Na antiga Roma e no início do cristianismo, “não se via um único homem perseguido pelos seus sentimentos”, ou seja, pelas suas ideias ou religião como até havia locais próprios para os estrangeiros poderem adorar os seus deuses. Roma foi um exemplo de liberdade de pensamento e ninguém era perseguido por causa das suas ideias. “Cícero duvidadava de tudo e Lucrécio negava tudo, mas ninguém por isso lhes fazia o mais pequeno reparo”. Segundo Voltaire, os cristãos eram perseguidos pelos judeus e não pelos romanos; passados séculos, quando os cristãos se tornaram na maioria da população depressa se inverteu o rumo das perseguições.

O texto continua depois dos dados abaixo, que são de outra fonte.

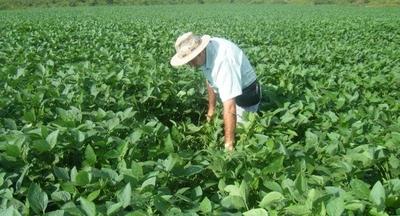 HOY / Crédito Agrícola: el 95 % paga sus deudas, pese a desaceleración económica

A Inquisição fica para a história como a maior instituição oficial da intolerância religiosa de perseguição e condenação à morte na fogueira de judeus e de outras pessoas por heresia, práticas de bruxaria, absurdos contratos com o diabo, ou coisas tão simples como barrer o lixo da casa para dentro e não na direcção da porta da entrada. E, no campo da política, “dizer mal do rei” era o caminho certo da fogueira. Lá diz o povo, “graças a Deus muitas e graças com Deus poucas”.
Voltaire nas Cortes de França, perante os próprios adversários políticos ousa não enfrentá-los, mas defendê-los da seguinte forma. “posso não concordar com nenhuma das palavras que você disser, mas defenderei até à morte o direito de você a dizê-las”. Aqui principiava uma nova prática de respeito pelas ideias de cada cidadão, um dos pilares da democracia que germinou por toda a Europa com a Revolução Francesa. A tolerância passou a fazer parte da convivência democrática. Como o conflito resultante do confronto de ideias entre os homens sempre existiu, também (segundo Voltaire) a exigência da tolerância, como um direito natural da paz social, faz parte de um feixe de direitos que todo o homem reconhece em qualquer sociedade e em qualquer parte do mundo como sendo parte da própria condição humana.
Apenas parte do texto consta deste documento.